DIRECTIONS: Retype all of the listing exactly, passing over any picture you find.

--- start of DATA TO PROCESS ---

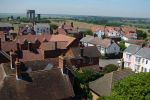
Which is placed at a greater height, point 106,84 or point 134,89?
point 134,89

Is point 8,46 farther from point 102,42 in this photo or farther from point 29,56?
point 102,42

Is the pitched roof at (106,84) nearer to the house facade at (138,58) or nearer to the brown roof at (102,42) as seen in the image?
the house facade at (138,58)

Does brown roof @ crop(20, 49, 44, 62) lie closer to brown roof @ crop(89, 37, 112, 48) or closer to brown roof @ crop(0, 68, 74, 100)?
brown roof @ crop(0, 68, 74, 100)

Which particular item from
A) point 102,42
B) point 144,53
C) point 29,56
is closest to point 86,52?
point 144,53

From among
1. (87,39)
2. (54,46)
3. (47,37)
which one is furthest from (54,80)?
(87,39)

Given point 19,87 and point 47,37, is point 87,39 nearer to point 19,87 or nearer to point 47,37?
point 47,37

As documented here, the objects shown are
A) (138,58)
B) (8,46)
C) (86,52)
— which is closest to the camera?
(8,46)

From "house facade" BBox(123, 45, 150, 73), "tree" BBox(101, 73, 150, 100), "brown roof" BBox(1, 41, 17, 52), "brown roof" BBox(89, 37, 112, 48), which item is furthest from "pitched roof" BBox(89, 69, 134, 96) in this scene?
"brown roof" BBox(89, 37, 112, 48)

--- end of DATA TO PROCESS ---

WORKED ANSWER:
Which is placed at a greater height, point 106,84 or point 134,89?
point 134,89

Is point 8,46 farther from point 102,42 in this photo or farther from point 29,56?
point 102,42

Is the pitched roof at (106,84) nearer to the house facade at (138,58) or nearer to the brown roof at (102,42) as seen in the image?
the house facade at (138,58)

Does brown roof @ crop(20, 49, 44, 62) lie closer to brown roof @ crop(89, 37, 112, 48) or closer to brown roof @ crop(0, 68, 74, 100)?
brown roof @ crop(0, 68, 74, 100)

Which particular item from
A) point 102,42
B) point 144,53
C) point 29,56
is closest to point 86,52?
point 144,53

From among
1. (87,39)
2. (54,46)
3. (47,37)
which one is furthest from (54,80)?
(87,39)

Given point 19,87 and point 47,37, is point 87,39 nearer to point 19,87 or nearer to point 47,37?
point 47,37

As documented here, the objects shown are
A) (138,58)
B) (8,46)
C) (86,52)
— which is closest to the camera?
(8,46)

From "house facade" BBox(123, 45, 150, 73), "tree" BBox(101, 73, 150, 100), "brown roof" BBox(1, 41, 17, 52), "brown roof" BBox(89, 37, 112, 48), which item is furthest from "pitched roof" BBox(89, 69, 134, 96) in this scene?
"brown roof" BBox(89, 37, 112, 48)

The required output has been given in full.